- Founded: 17 October 2000
- Dissolved: 19 July 2019
- Ideology: Social democracy Pro-Europeanism
- Political position: Centre-left
- Members: Democratic Left Alliance; Labour Union; Social Democracy of Poland; People's Democratic Party [pl];
- Colors: Red
- Slogan: Return to normalcy - win the future. Przywróćmy normalność - wygrajmy przyszłość. (Polish)

= Democratic Left Alliance – Labour Union =

Coalition of political parties in Poland

Democratic Left Alliance – Labour Union (Sojusz Lewicy Demokratycznej-Unia Pracy, SLD-UP) was an electoral committee and a coalition of two Polish centre-left political parties: Democratic Left Alliance and Labour Union. At the national level, the alliance arose at the time of the 2001 parliamentary elections and continued through the 2004 elections to the European Parliament. The alliance came together again for the 2009 and 2014 European parliamentary elections.
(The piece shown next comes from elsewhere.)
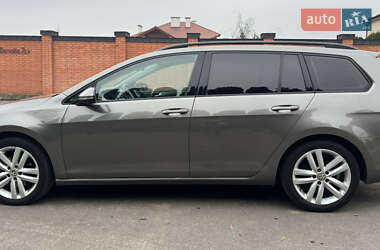 Універсал Volkswagen Golf 2016 в Львові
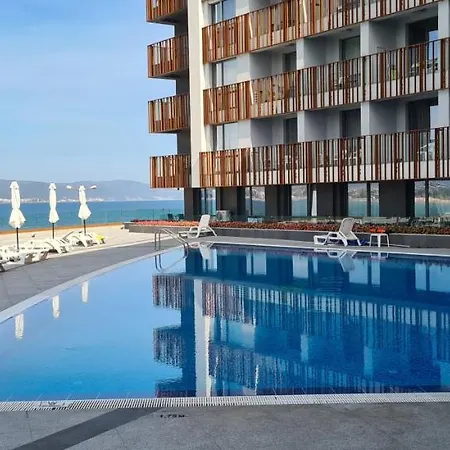 One Bedroom Private Paradiso B 501 Apartman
The SLD-UP won a stunning victory at the 2001 parliamentary elections, gaining 41% of the vote, and formed the government with the Polish People's Party. During the 2001–2005 term, there occurred a splintering of the alliance and there came into being four left-wing political caucuses in the Polish parliament:

- Democratic Left Alliance (SLD)
- Labour Union (UP)
- Social Democracy of Poland (SDPL)
- People's Democratic Party (PLD)

The SLD-UP maintained their alliance for the European parliamentary elections of 2004, and won five seats with 9.3% of the vote, a sharp decline from the national elections in 2001.

In the 2005 parliamentary elections, SDPL, Labour Union and Greens 2004 formed a joint electoral committee, under the leadership of the SDPL, and most of the PLD members joined Self-Defense of the Republic of Poland.

Following the relatively poor performance of the SDPL-UP-Greens at the 2005 parliamentary elections (they polled 3.9% and failed to break the 5% parliamentary threshold), and the overwhelming success of right-wing parties, the SDPL and UP sought to reapproach the SLD, and seek a new understanding. A new alliance was born in 2006-07, the Left and Democrats, which consisted of the three left-wing parties, SLD, SDPL and UP as well as the centrist Democratic Party (PD). Left and Democrats contested the 2007 parliamentary elections and polled 13.2% of the vote. SLD, SDPL and PD saw several of their representatives elected to the Sejm, but the UP failed to elect any members. In 2008, following a rift between the constituent parties of the Left and Democrats, the alliance came to an end with PD and SDPL leaving the alliance in April. These two went on to form the Agreement for the Future, together with the Greens 2004, for the 2009 European elections. The Labour Union, however, chose to maintain its alliance with SLD, and at the elections SLD-UP polled 12.3%, electing seven representatives to the European Parliament.

The SLD-UP coalition was reactivated for the 2014 European Parliament elections. It received 9.4% of the votes and won five seats.

SLD and UP also participated together in a broader left-wing coalition SLD Left Together that contested the 2014 and 2018 local elections.